■ **CONSIGNE**:
Reprenez l'article sur l'insécurité à Pointe-à-Pitre juste après sa dernière phrase et écrivez-en la suite.

■ **TEXTE À LIRE**:
Les commerçants de Pointe-à-Pitre face à la montée de l'insécurité

Les commerçants pointois face à la montée de l'insécurité ©Mickaël Bastide et Christian Danquin - Guadeloupe La 1ère
L’inquiétude grandit du côté des commerçants de Pointe-à-Pitre, après l’assassinat d’une restauratrice, à la rue Nassau, vendredi soir. Un drame qui n’est pas isolé. Les agressions se multiplient, dans cette ville comme à l’échelle de la Guadeloupe. Face à l’insécurité grandissante, les riverains déplorent le manque de moyen et lancent un appel aux autorités.

Le drame survenu vendredi soir à la rue Nassau, à Pointe-à-Pitre, a considérablement renforcé le sentiment d’insécurité chez les usagers de la ville, en particuliers les commerçants, trop souvent témoins ou victime de violence.

Des faits violents à répétition

Maria, restauratrice de 54 ans, a été tuée par balle, lors d’un vol avec arme dans son établissement, le vendredi 15 mars 2024. Les deux braqueurs, qui avaient dissimulé leurs visages, ont opéré en plein service, peu avant 23h00. Ce meurtre a suscité l’émoi dans le quartier, où la victime, d’origine Dominicaine, était très appréciée.

Les riverains ont déposé des dizaines de bougies funéraires devant le restaurant de Maria, tuée par balle le 15 mars 2024.

Quelques jours avant, le 12 mars, en plein milieu de matinée, deux individus qui circulaient en scooter ont agressé un passant, à l’Assainissement. Selon les témoignages, pour un vol de chaîne en or, les bandits ont tiré plusieurs fois sur leur victime, blessant celle-ci.

Ces deux cas, qui interpellent particulièrement, sont les derniers en date d’une longue série. Les agressions, souvent avec arme, sont légion, notamment dans le centre-ville, témoignent les commerçants de Pointe-à-Pitre.

J’ai été agressée trois fois. On a déjà été agressée. Tout le monde est agressé par ici. Les clients s’en vont. Ils ne veulent plus venir à Pointe-à-Pitre.

Commerçante de Pointe-à-Pitre anonyme

"Des mesures s'imposent !"

L'inquiétude grandit donc au sein des usagers du chef-lieu économique de la Guadeloupe. À tel point que les riverains appellent à un renforcement de la sécurité, estimant que trop peu de moyens lui sont dédiés.
Les quelques patrouilles policières sont loin de rassurer, sur place.

Brigage cycliste de la police nationale, à la rue Frébault, à Pointe-à-Pitre.

Un appel est lancé aux autorités locales.

On veut plus d’opérations coup de poing, parce qu’on sait d’où ça vient, par où ça vient et où ça va se cacher. Il peut y avoir des solutions, parce que d’autres villes ont réglé ce problème-là. Plus on attend, plus les moyens qu’on mettra sur le terrain devront être conséquents. Allons-y tout de suite !

■ **DONNÉES FOURNIES**:

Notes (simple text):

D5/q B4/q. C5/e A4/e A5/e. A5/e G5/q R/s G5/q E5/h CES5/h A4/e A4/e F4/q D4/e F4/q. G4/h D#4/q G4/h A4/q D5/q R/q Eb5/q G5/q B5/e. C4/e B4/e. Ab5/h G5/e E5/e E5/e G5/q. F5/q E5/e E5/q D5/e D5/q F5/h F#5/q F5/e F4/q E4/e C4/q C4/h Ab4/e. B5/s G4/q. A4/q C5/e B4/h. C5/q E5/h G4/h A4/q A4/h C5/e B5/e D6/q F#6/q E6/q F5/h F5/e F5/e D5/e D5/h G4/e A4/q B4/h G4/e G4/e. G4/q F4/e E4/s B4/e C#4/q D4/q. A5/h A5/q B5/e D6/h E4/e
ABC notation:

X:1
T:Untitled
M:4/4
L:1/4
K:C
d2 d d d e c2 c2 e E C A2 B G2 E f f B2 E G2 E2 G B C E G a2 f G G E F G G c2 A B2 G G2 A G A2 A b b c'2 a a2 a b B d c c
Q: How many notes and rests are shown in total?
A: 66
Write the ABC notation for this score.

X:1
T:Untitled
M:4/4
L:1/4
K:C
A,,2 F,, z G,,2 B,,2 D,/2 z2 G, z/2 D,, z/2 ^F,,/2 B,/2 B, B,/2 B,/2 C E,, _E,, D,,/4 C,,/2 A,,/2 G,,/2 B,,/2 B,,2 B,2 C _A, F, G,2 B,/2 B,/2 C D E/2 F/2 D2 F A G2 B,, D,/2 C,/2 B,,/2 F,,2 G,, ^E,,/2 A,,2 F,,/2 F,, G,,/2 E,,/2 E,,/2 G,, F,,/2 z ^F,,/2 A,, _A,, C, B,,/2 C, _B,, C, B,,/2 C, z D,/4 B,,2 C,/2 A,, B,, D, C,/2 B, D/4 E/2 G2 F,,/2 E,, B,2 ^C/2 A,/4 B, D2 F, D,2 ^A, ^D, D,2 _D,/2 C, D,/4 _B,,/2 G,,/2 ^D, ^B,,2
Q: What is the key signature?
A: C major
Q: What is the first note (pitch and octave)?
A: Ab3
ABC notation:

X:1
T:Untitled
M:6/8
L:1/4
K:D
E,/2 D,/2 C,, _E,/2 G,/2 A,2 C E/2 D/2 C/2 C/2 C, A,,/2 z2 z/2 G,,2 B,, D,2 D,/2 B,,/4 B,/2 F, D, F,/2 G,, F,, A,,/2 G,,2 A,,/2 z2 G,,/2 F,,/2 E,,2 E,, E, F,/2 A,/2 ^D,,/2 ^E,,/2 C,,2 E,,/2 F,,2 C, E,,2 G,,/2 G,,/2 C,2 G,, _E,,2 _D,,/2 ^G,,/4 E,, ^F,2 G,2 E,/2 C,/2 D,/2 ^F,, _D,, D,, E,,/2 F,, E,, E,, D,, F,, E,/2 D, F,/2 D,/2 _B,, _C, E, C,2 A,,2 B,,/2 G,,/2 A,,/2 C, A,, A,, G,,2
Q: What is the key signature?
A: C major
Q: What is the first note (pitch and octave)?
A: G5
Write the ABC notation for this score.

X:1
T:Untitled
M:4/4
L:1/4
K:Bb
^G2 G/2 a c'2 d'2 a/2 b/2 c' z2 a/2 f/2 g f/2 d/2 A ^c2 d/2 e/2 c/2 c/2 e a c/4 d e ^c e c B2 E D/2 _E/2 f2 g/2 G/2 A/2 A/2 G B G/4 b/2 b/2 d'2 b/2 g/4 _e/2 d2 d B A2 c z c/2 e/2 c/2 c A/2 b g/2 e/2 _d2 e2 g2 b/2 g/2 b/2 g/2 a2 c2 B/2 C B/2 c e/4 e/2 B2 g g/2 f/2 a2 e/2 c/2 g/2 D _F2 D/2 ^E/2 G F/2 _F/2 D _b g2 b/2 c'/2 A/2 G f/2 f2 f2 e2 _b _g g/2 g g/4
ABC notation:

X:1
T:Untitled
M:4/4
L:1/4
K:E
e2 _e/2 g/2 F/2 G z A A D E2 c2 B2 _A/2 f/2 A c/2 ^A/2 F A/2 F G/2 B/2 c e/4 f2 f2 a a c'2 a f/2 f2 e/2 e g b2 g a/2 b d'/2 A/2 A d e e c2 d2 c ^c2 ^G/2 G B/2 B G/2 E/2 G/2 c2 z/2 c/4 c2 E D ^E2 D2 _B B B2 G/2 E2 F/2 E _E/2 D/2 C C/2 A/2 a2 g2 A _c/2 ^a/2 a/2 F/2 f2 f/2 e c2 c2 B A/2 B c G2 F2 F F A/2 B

■ **RÉPONSE**:
François Pellecuier, président de l'Union des services et commerces pointois (USCP)

Jeudi dernier (14 mars 2024), le Contrat local de sécurité et de prévention de la délinquance (CLSPD) a été réactivé. L’érection prochaine d’un hôtel de police municipale est annoncée, de même que le recrutement de 8 policiers a débuté.

Nous allons recruter, l’année prochaine, 8 autres, puisque l’Etat nous autorise progressivement à réaugmenter nos effectifs. Nous allons acheter 20 gilets par balles, outre les 20 que nous avons déjà ; nous demandons une subvention à l’Etat qui nous a promis de les financer à 80%, la vidéoprotection aussi.

Harry Durimel, maire de Pointe-à-Pitre

Mais la répression ne peut pas être l’unique solution à apporter, contre la montée de la délinquance et de la criminalité, en Guadeloupe, estime l’élu.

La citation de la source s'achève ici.